A comunidade jurídica unanimemente se manifesta contrária ao projeto de
Código Penal que tramita no Senado Federal por proposta do seu presidente, José
Sarney. A reação à pretensão de se impor à Nação um Código Penal feito às
pressas, que atinge a segurança e a liberdade de todos, se fez imediata ao se
tomar conhecimento do texto.
Em seminário promovido pelo Instituto Brasileiro de Ciências Criminais
(IBCCrim), o maior encontro nacional de estudiosos do Direito Penal, foi lançado
manifesto com mais de 2 mil assinaturas. Nesse manifesto se acentuava o
preocupante uso de conceitos e termos jurídicos com impropriedade e o traslado
piorado de tipos penais da legislação esparsa.

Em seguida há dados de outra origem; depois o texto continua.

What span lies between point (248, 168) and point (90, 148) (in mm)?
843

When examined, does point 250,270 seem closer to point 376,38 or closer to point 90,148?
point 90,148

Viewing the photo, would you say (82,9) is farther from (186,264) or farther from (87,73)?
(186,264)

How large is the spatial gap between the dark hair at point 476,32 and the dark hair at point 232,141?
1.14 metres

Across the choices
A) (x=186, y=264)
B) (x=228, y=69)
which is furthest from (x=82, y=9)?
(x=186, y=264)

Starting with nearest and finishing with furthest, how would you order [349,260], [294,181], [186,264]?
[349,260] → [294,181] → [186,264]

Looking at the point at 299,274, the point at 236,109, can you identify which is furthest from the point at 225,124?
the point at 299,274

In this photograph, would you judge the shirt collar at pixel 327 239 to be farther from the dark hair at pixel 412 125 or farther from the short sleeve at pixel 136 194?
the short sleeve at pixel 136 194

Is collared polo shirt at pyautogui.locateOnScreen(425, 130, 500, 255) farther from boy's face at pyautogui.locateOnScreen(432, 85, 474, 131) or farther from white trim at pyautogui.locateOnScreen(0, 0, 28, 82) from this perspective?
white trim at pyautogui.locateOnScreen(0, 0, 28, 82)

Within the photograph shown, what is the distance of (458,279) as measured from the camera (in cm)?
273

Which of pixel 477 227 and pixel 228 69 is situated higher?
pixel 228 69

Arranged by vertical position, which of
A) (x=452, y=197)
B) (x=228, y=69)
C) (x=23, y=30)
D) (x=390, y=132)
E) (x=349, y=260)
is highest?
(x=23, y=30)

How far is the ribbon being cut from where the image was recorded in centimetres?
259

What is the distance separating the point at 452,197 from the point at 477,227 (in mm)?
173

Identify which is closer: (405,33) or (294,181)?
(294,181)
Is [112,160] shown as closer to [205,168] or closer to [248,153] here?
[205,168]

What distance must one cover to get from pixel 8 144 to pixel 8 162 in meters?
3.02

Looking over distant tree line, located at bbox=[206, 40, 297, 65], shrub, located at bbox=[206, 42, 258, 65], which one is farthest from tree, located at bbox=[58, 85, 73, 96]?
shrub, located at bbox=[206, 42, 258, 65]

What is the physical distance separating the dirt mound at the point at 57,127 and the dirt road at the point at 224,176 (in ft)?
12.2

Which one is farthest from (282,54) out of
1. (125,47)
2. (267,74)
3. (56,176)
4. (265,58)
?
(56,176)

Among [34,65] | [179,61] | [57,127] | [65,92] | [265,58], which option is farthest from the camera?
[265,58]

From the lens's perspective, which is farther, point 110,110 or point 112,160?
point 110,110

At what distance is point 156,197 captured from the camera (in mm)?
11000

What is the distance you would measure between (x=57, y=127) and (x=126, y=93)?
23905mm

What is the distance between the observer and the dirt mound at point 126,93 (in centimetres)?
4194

Em encontro promovido no Rio de Janeiro pela Escola da Magistratura e pelo
Ministério da Justiça, presentes penalistas de todo o Brasil, emitiu-se carta
aberta na qual se destacou a notável pobreza teórica do projeto, razão pela qual
se concluía pela radical negação da proposta como um todo.
Em Ato em Defesa do Direito Penal realizado dia 24 último no salão nobre da
Faculdade de Direito do Largo de São Francisco, 19 entidades, as mais
representativas do mundo jurídico, como a OAB federal, o Ministério Público de
São Paulo, a Defensoria Pública, o Instituto dos Advogados Brasileiros, a
Associação dos Advogados de São Paulo, bem como outras organizações que
congregam advogados ou promotores, lançaram nota ao Senado na qual se apontava
ser o projeto um conjunto normativo destituído de técnica jurídica, sem sistema
e com graves deficiências, seja ao conceituar institutos da teoria do crime (por
exemplo: tentativa, coautoria), seja ao criar tipos penais, concluindo-se haver
apenas um único caminho: sobrestamento de sua tramitação.
Todos, em uma só voz, se levantam contra o projeto, mas o Senado insiste em
manter a votação em prazo exíguo, com desculpas as mais esfarrapadas. À questão
de por que se ter realizado o trabalho em apenas seis meses, a resposta é: assim
determina o Regimento do Senado. Ao se indagar o motivo pelo qual não houve uma
comissão revisora, como sempre se deu ao longo do tempo com relação a
anteprojetos de código, a resposta é a mesma: o regimento do Senado não prevê
tal comissão.
Acima da prudência e do bom senso, elege-se o regimento como uma tábua
mandamental. A quem se deve responsabilizar pela prepotência de fazer o Senado
surdo e cego diante de tantos alertas e manifestos?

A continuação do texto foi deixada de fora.